* _To do_:
Your task is to copy all of the data exactly.

Caption-style text data
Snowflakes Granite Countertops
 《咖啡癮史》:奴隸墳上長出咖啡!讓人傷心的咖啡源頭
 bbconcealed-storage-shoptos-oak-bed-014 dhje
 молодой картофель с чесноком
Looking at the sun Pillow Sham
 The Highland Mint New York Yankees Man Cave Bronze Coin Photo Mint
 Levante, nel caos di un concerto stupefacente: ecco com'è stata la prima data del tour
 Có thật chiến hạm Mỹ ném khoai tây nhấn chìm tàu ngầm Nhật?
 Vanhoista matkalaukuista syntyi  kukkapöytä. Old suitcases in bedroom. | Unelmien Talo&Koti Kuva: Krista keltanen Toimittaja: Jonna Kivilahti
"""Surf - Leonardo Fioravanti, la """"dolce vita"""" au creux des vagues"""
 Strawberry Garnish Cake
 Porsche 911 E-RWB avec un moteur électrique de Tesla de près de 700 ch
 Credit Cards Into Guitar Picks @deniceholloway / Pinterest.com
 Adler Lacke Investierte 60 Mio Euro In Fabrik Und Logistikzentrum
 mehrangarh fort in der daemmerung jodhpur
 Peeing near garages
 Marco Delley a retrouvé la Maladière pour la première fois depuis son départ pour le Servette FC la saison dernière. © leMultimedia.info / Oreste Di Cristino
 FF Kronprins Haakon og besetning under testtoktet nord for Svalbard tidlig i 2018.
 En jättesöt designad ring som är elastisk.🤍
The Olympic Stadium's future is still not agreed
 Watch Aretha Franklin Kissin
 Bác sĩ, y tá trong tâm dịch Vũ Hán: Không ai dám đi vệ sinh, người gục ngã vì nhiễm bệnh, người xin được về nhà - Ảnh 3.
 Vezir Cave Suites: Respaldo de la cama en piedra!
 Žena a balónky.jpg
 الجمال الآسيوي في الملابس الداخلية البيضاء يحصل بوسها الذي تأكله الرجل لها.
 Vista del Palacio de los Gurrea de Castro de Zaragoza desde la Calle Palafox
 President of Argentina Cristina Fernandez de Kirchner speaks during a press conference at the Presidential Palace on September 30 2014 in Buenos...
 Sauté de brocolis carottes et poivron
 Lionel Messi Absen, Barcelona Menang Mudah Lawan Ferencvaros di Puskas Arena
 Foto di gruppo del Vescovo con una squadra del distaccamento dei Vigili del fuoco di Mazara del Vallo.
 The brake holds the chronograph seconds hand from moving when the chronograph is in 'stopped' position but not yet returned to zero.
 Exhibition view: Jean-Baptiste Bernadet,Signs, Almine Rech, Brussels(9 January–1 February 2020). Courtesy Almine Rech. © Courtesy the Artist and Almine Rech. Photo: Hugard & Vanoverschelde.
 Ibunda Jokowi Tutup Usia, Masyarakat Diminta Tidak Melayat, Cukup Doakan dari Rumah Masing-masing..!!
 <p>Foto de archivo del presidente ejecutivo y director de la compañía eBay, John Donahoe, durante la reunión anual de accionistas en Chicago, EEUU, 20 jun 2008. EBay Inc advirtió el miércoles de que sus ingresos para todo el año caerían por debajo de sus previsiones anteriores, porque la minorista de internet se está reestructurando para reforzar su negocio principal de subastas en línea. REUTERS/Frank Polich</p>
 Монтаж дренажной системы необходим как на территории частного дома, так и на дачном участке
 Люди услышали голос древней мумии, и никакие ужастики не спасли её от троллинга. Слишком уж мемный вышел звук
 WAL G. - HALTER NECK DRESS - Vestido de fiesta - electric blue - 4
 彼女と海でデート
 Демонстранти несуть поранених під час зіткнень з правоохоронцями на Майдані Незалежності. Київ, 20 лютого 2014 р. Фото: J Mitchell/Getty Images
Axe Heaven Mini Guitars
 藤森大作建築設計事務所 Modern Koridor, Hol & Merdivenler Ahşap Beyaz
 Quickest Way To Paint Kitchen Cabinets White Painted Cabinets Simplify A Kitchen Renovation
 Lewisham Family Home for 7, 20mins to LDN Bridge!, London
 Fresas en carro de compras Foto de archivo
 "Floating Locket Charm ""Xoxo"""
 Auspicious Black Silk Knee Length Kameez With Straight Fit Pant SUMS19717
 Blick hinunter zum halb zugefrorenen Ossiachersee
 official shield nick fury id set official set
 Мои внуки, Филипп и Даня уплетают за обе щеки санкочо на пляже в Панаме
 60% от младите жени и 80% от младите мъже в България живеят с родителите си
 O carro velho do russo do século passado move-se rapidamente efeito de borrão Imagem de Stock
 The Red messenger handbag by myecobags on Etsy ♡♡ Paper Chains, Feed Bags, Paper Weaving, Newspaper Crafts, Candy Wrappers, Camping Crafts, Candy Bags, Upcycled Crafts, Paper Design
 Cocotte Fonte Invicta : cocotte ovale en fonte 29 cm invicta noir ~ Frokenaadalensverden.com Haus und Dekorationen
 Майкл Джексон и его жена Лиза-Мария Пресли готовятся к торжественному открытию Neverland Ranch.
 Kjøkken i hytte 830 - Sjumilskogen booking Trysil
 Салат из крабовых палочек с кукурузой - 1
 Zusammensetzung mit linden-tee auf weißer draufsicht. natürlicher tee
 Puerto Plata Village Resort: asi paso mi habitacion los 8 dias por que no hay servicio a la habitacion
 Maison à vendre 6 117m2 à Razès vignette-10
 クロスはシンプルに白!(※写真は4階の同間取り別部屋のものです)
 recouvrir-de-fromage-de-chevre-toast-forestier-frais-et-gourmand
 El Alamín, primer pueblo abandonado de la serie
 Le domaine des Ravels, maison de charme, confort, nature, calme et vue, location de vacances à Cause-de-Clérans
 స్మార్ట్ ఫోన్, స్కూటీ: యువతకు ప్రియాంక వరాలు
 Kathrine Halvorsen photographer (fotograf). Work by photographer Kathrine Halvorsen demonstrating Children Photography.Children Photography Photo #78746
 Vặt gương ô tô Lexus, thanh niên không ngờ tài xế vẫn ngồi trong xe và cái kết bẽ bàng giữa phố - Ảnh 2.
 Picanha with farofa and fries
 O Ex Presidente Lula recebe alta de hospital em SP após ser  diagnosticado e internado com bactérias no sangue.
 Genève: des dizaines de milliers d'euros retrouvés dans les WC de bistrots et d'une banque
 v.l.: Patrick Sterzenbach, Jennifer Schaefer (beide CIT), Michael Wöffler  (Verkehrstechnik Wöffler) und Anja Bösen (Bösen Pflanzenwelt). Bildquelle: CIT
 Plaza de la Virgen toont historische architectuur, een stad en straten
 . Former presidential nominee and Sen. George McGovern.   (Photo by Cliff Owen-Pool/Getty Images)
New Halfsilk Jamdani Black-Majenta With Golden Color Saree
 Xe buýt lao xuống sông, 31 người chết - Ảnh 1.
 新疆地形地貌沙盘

* _Finished task_:
Snowflakes Granite Countertops
 《咖啡癮史》:奴隸墳上長出咖啡!讓人傷心的咖啡源頭
 bbconcealed-storage-shoptos-oak-bed-014 dhje
 молодой картофель с чесноком
Looking at the sun Pillow Sham
 The Highland Mint New York Yankees Man Cave Bronze Coin Photo Mint
 Levante, nel caos di un concerto stupefacente: ecco com'è stata la prima data del tour
 Có thật chiến hạm Mỹ ném khoai tây nhấn chìm tàu ngầm Nhật?
 Vanhoista matkalaukuista syntyi  kukkapöytä. Old suitcases in bedroom. | Unelmien Talo&Koti Kuva: Krista keltanen Toimittaja: Jonna Kivilahti
"""Surf - Leonardo Fioravanti, la """"dolce vita"""" au creux des vagues"""
 Strawberry Garnish Cake
 Porsche 911 E-RWB avec un moteur électrique de Tesla de près de 700 ch
 Credit Cards Into Guitar Picks @deniceholloway / Pinterest.com
 Adler Lacke Investierte 60 Mio Euro In Fabrik Und Logistikzentrum
 mehrangarh fort in der daemmerung jodhpur
 Peeing near garages
 Marco Delley a retrouvé la Maladière pour la première fois depuis son départ pour le Servette FC la saison dernière. © leMultimedia.info / Oreste Di Cristino
 FF Kronprins Haakon og besetning under testtoktet nord for Svalbard tidlig i 2018.
 En jättesöt designad ring som är elastisk.🤍
The Olympic Stadium's future is still not agreed
 Watch Aretha Franklin Kissin
 Bác sĩ, y tá trong tâm dịch Vũ Hán: Không ai dám đi vệ sinh, người gục ngã vì nhiễm bệnh, người xin được về nhà - Ảnh 3.
 Vezir Cave Suites: Respaldo de la cama en piedra!
 Žena a balónky.jpg
 الجمال الآسيوي في الملابس الداخلية البيضاء يحصل بوسها الذي تأكله الرجل لها.
 Vista del Palacio de los Gurrea de Castro de Zaragoza desde la Calle Palafox
 President of Argentina Cristina Fernandez de Kirchner speaks during a press conference at the Presidential Palace on September 30 2014 in Buenos...
 Sauté de brocolis carottes et poivron
 Lionel Messi Absen, Barcelona Menang Mudah Lawan Ferencvaros di Puskas Arena
 Foto di gruppo del Vescovo con una squadra del distaccamento dei Vigili del fuoco di Mazara del Vallo.
 The brake holds the chronograph seconds hand from moving when the chronograph is in 'stopped' position but not yet returned to zero.
 Exhibition view: Jean-Baptiste Bernadet,Signs, Almine Rech, Brussels(9 January–1 February 2020). Courtesy Almine Rech. © Courtesy the Artist and Almine Rech. Photo: Hugard & Vanoverschelde.
 Ibunda Jokowi Tutup Usia, Masyarakat Diminta Tidak Melayat, Cukup Doakan dari Rumah Masing-masing..!!
 <p>Foto de archivo del presidente ejecutivo y director de la compañía eBay, John Donahoe, durante la reunión anual de accionistas en Chicago, EEUU, 20 jun 2008. EBay Inc advirtió el miércoles de que sus ingresos para todo el año caerían por debajo de sus previsiones anteriores, porque la minorista de internet se está reestructurando para reforzar su negocio principal de subastas en línea. REUTERS/Frank Polich</p>
 Монтаж дренажной системы необходим как на территории частного дома, так и на дачном участке
 Люди услышали голос древней мумии, и никакие ужастики не спасли её от троллинга. Слишком уж мемный вышел звук
 WAL G. - HALTER NECK DRESS - Vestido de fiesta - electric blue - 4
 彼女と海でデート
 Демонстранти несуть поранених під час зіткнень з правоохоронцями на Майдані Незалежності. Київ, 20 лютого 2014 р. Фото: J Mitchell/Getty Images
Axe Heaven Mini Guitars
 藤森大作建築設計事務所 Modern Koridor, Hol & Merdivenler Ahşap Beyaz
 Quickest Way To Paint Kitchen Cabinets White Painted Cabinets Simplify A Kitchen Renovation
 Lewisham Family Home for 7, 20mins to LDN Bridge!, London
 Fresas en carro de compras Foto de archivo
 "Floating Locket Charm ""Xoxo"""
 Auspicious Black Silk Knee Length Kameez With Straight Fit Pant SUMS19717
 Blick hinunter zum halb zugefrorenen Ossiachersee
 official shield nick fury id set official set
 Мои внуки, Филипп и Даня уплетают за обе щеки санкочо на пляже в Панаме
 60% от младите жени и 80% от младите мъже в България живеят с родителите си
 O carro velho do russo do século passado move-se rapidamente efeito de borrão Imagem de Stock
 The Red messenger handbag by myecobags on Etsy ♡♡ Paper Chains, Feed Bags, Paper Weaving, Newspaper Crafts, Candy Wrappers, Camping Crafts, Candy Bags, Upcycled Crafts, Paper Design
 Cocotte Fonte Invicta : cocotte ovale en fonte 29 cm invicta noir ~ Frokenaadalensverden.com Haus und Dekorationen
 Майкл Джексон и его жена Лиза-Мария Пресли готовятся к торжественному открытию Neverland Ranch.
 Kjøkken i hytte 830 - Sjumilskogen booking Trysil
 Салат из крабовых палочек с кукурузой - 1
 Zusammensetzung mit linden-tee auf weißer draufsicht. natürlicher tee
 Puerto Plata Village Resort: asi paso mi habitacion los 8 dias por que no hay servicio a la habitacion
 Maison à vendre 6 117m2 à Razès vignette-10
 クロスはシンプルに白!(※写真は4階の同間取り別部屋のものです)
 recouvrir-de-fromage-de-chevre-toast-forestier-frais-et-gourmand
 El Alamín, primer pueblo abandonado de la serie
 Le domaine des Ravels, maison de charme, confort, nature, calme et vue, location de vacances à Cause-de-Clérans
 స్మార్ట్ ఫోన్, స్కూటీ: యువతకు ప్రియాంక వరాలు
 Kathrine Halvorsen photographer (fotograf). Work by photographer Kathrine Halvorsen demonstrating Children Photography.Children Photography Photo #78746
 Vặt gương ô tô Lexus, thanh niên không ngờ tài xế vẫn ngồi trong xe và cái kết bẽ bàng giữa phố - Ảnh 2.
 Picanha with farofa and fries
 O Ex Presidente Lula recebe alta de hospital em SP após ser  diagnosticado e internado com bactérias no sangue.
 Genève: des dizaines de milliers d'euros retrouvés dans les WC de bistrots et d'une banque
 v.l.: Patrick Sterzenbach, Jennifer Schaefer (beide CIT), Michael Wöffler  (Verkehrstechnik Wöffler) und Anja Bösen (Bösen Pflanzenwelt). Bildquelle: CIT
 Plaza de la Virgen toont historische architectuur, een stad en straten
 . Former presidential nominee and Sen. George McGovern.   (Photo by Cliff Owen-Pool/Getty Images)
New Halfsilk Jamdani Black-Majenta With Golden Color Saree
 Xe buýt lao xuống sông, 31 người chết - Ảnh 1.
 新疆地形地貌沙盘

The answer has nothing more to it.